O ex-secretário de Saúde de Cuiabá, Luiz Antônio Possas de Carvalho, e outras quatro pessoas viraram réus na Justiça Federal por fraudes em licitações e desvios de dinheiro público durante a pandemia da covid-19 em 2020. A denúncia do Ministério Público Federal (MPF) foi aceita pelo juiz federal Paulo Cézar Alves Sodré. O esquema envolvia a contratação da distribuidora MT-Pharmacy e causou um prejuízo estimado em quase R$ 2 milhões aos cofres municipais. Também responderão ao processo o empresário Alexandre Alves Guimarães e os servidores João Henrique Paiva, Elisandro de Souza Nascimento e Juliana Martins da Rocha, apontados como operadores da manipulação licitatória para favorecer a empresa
“Ante ao exposto, demonstrada a existência de materialidade e de indícios de autoria, bem como preenchidos os requisitos do art. 41 do CPP, recebo a denúncia, em todos os seus termos”, diz trecho da decisão proferida no dia 18 de junho.
De acordo com a denúncia do Ministério Público Federal, os crimes ocorreram entre 15 de maio e 1º de julho de 2020, na Dispensa de Licitação nº 034/2020. Os acusados teriam atuado em conjunto para dispensar indevidamente a licitação, fraudar o caráter competitivo do processo, direcionar a contratação para a MT-Pharmacy Distribuidora de Medicamentos e Materiais Hospitalares, causar superfaturamento no contrato público e desviar valores em benefício próprio ou de terceiros.

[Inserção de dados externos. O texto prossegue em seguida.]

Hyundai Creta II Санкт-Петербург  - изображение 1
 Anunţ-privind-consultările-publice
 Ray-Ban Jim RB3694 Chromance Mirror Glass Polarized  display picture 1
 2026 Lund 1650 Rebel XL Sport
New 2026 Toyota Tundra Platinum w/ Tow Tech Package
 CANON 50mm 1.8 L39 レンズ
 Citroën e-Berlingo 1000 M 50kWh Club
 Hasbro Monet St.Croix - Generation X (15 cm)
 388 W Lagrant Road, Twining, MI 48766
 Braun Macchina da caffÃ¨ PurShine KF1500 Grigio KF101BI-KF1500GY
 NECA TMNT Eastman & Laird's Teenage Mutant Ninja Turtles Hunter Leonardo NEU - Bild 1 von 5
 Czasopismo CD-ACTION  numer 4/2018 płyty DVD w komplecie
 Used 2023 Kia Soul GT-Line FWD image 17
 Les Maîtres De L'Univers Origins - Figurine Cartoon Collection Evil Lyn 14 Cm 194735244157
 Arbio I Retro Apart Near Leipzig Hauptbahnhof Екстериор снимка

Os crimes foram investigados na Operação Colusão, deflagrada pela Polícia Federal em 2021.
De acordo com o magistrado, a Justiça Federal é competente para julgar o caso porque os recursos envolvidos seriam provenientes do Sistema Único de Saúde (SUS).
“Compete à Justiça Federal o processo e julgamento dos crimes de dispensa ilegal de licitação, fraude ao caráter competitivo, fraude em licitação e peculato apurados na "Operação Colusão", por se tratar de infrações penais supostamente cometidas em detrimento de recursos do Sistema Único de Saúde (SUS) provenientes do Governo Federal, o que atrai a competência federal nos termos do art. 109, inciso IV, da Constituição Federal (crimes praticados em detrimento de bens, serviços ou interesses da União)”, disse o juiz federal.
Devido à gravidade das condutas, o Ministério Público Federal afirmou que não cabe Acordo de Não Persecução Penal (ANPP).
“Na cota de oferecimento da denúncia (id. 2249810825 – Pág. 30-33) o MPF ressaltou a impossibilidade de realização de ANPP, tanto em razão do limite das penas dos crimes imputados (requisito objetivo), além da conduta habitual e reiterada, bem como a gravidade dos fatos apurados não recomendar o acordo (requisito subjetivo)”, destacou o magistrado na decisão.